The profile of the U.S. trade position today is that of a nation being economically colonized—one that is purchasing high value-added commodities and manufactured goods from abroad and paying for them with the export of agricultural commodities, massive foreign borrowing, and the liquidation of its own national assets.
Replying that the United States survived the disappearance of buggy-whip makers misses the point: The industries we have abandoned have not disappeared; they have only disappeared from America. Indeed, communist China is becoming a world power by manufacturing the products our elites thought were beneath us. The decline of American manufacturing is not the natural result of Japan and Germany rebuilding their factories after World War II, but of our decision to allow Japanese and German goods unfettered access to our market. Nor can the outsourcing of manufacturing be justified by Ricardian comparative advantage, which assumes the immobility of labor and capital. Instead, as Paul Craig Roberts points out, it is a form of labor arbitrage, as mobile capital seeks the cheapest labor it can find. And the same mentality that led to the disappearance of much of manufacturing is now leading to the disappearance of the service jobs we had been told would sustain us. Princeton economist Alan Blinder has estimated that 28-39 million jobs are offshoreable in the near future. Industries are being told that the smart thing to do is to send their accounting and computer and engineering jobs overseas. I recently came across a trucking-industry publication that chided American trucking companies for being too patriotic and ignoring the profits that could be made by sending their accounting work to India. Then there is the other side of globalization, the mass importation of foreigners to drive down the wages paid to Americans. This phenomenon is hardly limited to agricultural laborers. We import 65,000 H-1B visa holders each year to do engineering work in the United States, and legislation has been introduced to triple that number. Since the U.S. government is simultaneously importing foreigners to drive down engineering wages and pursuing free-trade policies that destroy the manufacturing sector, is it any wonder that Americans with an aptitude for engineering are getting degrees in law or business?

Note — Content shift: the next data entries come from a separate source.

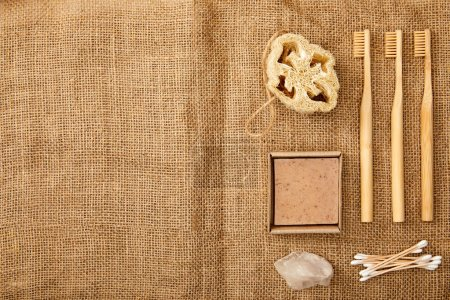 Photo for Top view of different hygiene and care items on brown sackcloth surface, zero waste concept - Royalty Free Image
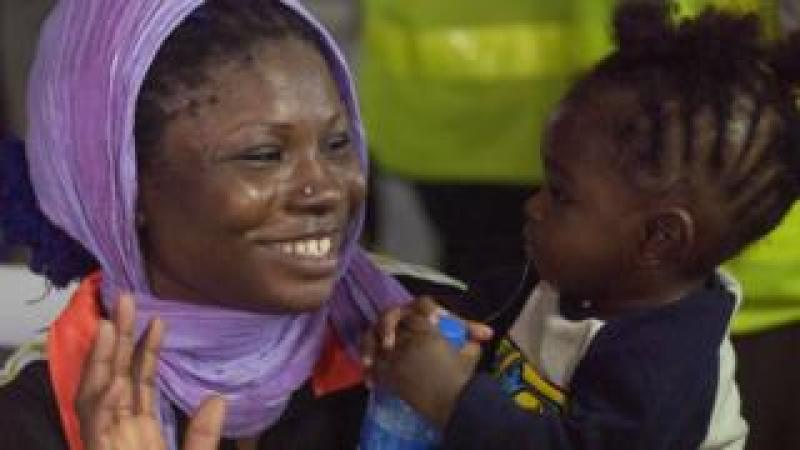 A woman plays with a child during the screening of 150 migrants brought home from Libya at the Murtala Mohammed International Airport in Lagos, Nigeria - Tuesday 5 December 2017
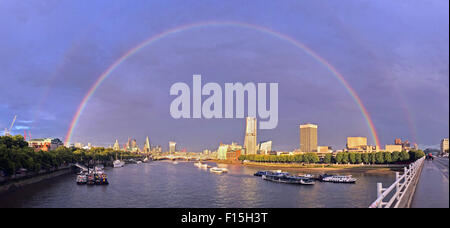 London, UK. 27th August 2015. Rainbow over the River Thames and City of London, England. A shower of rain just before - Stock Photo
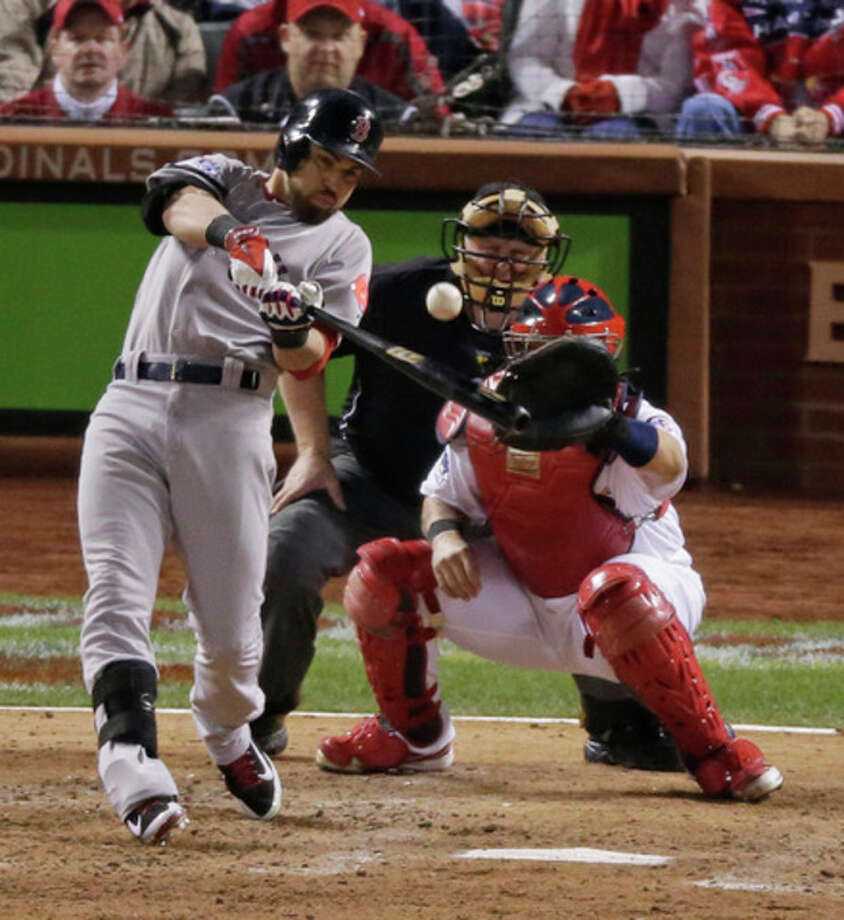 Boston Red Sox's Jacoby Ellsbury hits an RBI single during the seventh inning of Game 5 of baseball's World Series against the St. Louis Cardinals Monday, Oct. 28, 2013, in St. Louis. (AP Photo/Charlie Riedel) / AP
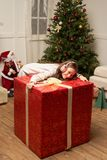 Child is surprised by big red gift for  new year Stock Photo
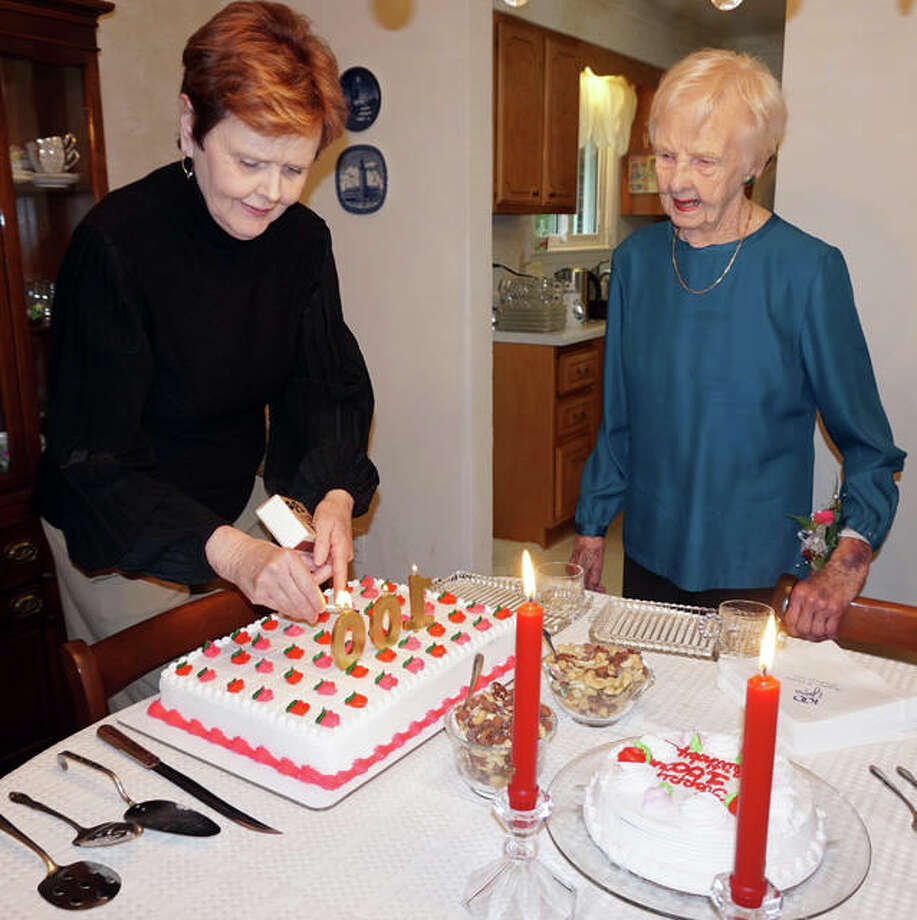 Margaret Cochran, of Godfrey, right, watches as her daughter, Elizabeth Blake, of Naperville, prepares a cake as part of a 100th birthday celebration Saturday. Originally from Ontario, Cochran for years was an organist at the First Baptist Church in Alton and the Upper Alton Baptist Church.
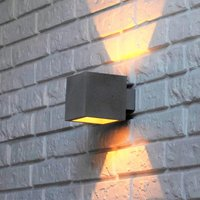 Proof   a wall light with a concrete lampshade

Of course, not all parts of our New Economy are faring poorly. As John Derbyshire keeps reminding us, government is doing very well. The average government worker now makes more than the average employee in the private sector. The richest metropolitan area in the country is the D.C. metro area. Of the 50 counties with the highest percentage of people aged 25-34 earning over $100,000 per year, 16 of them are in the Washington area. Then there is the financial sector. Between 1973 and 1985, the share of domestic profits going to the financial-services industry was never higher than 16 percent. That number has risen to 41 percent. And there is this arresting statistic, which a commenter noted on Steve Sailer’s website: In 2008, the three top U.S. hedge-fund managers earned $2.5 billion, $2 billion, and $1.5 billion respectively—in total, more than the 70,000 people who graduated with bachelor’s degrees in engineering in 2008 put together. Their average starting salary was $56,921.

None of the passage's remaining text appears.